#### [Liste des tâches]
1. Dans l’extrait fourni, relevez tout ce à quoi le Cercle des DRH européens s’attache, d’après la phrase qui commence par « Ce cercle s’attache ».
2. Indiquez si chacune des affirmations suivantes concorde avec l’extrait fourni, en répondant par oui ou par non et en citant les mots décisifs du texte. (a) Le Cercle des DRH européens a été fondé en 2010. (b) Le débat sur la constitution du capital humain a eu lieu il y a cinq ans. (c) Au niveau européen, le modèle social de l’entreprise se caractérise par l’importance accordée à la dimension humaine.
3. Traduisez en anglais cette phrase de l’extrait fourni : « La capacité d’une entreprise à mobiliser sa culture pour relever de nouveaux défis est un élément clé de sa réussite. »

== Extrait fourni ==

Crédit photo Frédéric brillet

Chaque entreprise se distingue par des pratiques permanentes qui constituent sa culture et participent à sa réussite. Au niveau européen, le modèle social de l’entreprise est caractérisé par l’importance donnée à la dimension humaine. C’est un atout pour aborder l’internationalisation et les enjeux d’avenir, sociétaux et environnementaux.

Comment avez-vous été amené à explorer le thème des cultures d’entreprise européennes ?

J’ai fondé en 2010 le Cercle des DRH européens, un think tank qui vise à partager les bonnes pratiques et les innovations d’entreprise. Ce cercle s’attache à préserver l’humain dans l’entreprise, à faire naître des normes et des standards sociaux européens et à être la voix de la communauté RH européenne dans les débats publics. Après avoir tenté de définir le modèle social européen, nous avions débattu, il y a trois ans, de la constitution du capital humain et de la façon dont l’entreprise se maintient comme corps constitué de compétences, de symboles et de pratiques. Nous avions ainsi travaillé sur ce qui est permanent dans l’entreprise : à travers la succession des salariés, dirigeants, évolutions du marché à laquelle toute entreprise qui dure est confrontée dans son histoire, il se conserve malgré tout quelque chose qui fait qu’elle demeure elle-même. La capacité d’une entreprise à mobiliser sa culture pour relever de nouveaux défis est un élément clé de sa réussite. Dans cet ouvrage, nous analysons justement les atouts spécifiques des cultures d’entreprise européennes.

===
== Données brutes ==

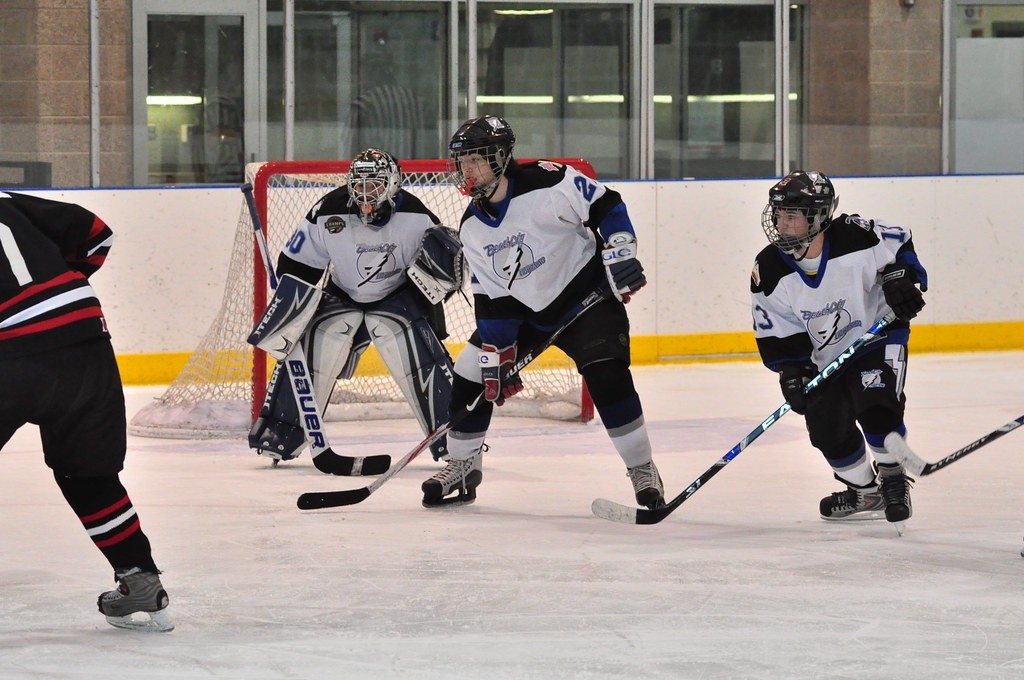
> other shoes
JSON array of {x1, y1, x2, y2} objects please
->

===

#### [Solutions proposées]
1.
- préserver l’humain dans l’entreprise
- faire naître des normes et des standards sociaux européens
- être la voix de la communauté RH européenne dans les débats publics

2.
(a) Oui : « J’ai fondé en 2010 le Cercle des DRH européens ».
(b) Non : « nous avions débattu, il y a trois ans, de la constitution du capital humain ».
(c) Oui : « le modèle social de l’entreprise est caractérisé par l’importance donnée à la dimension humaine ».

3. A company’s ability to draw on its culture to meet new challenges is a key element of its success.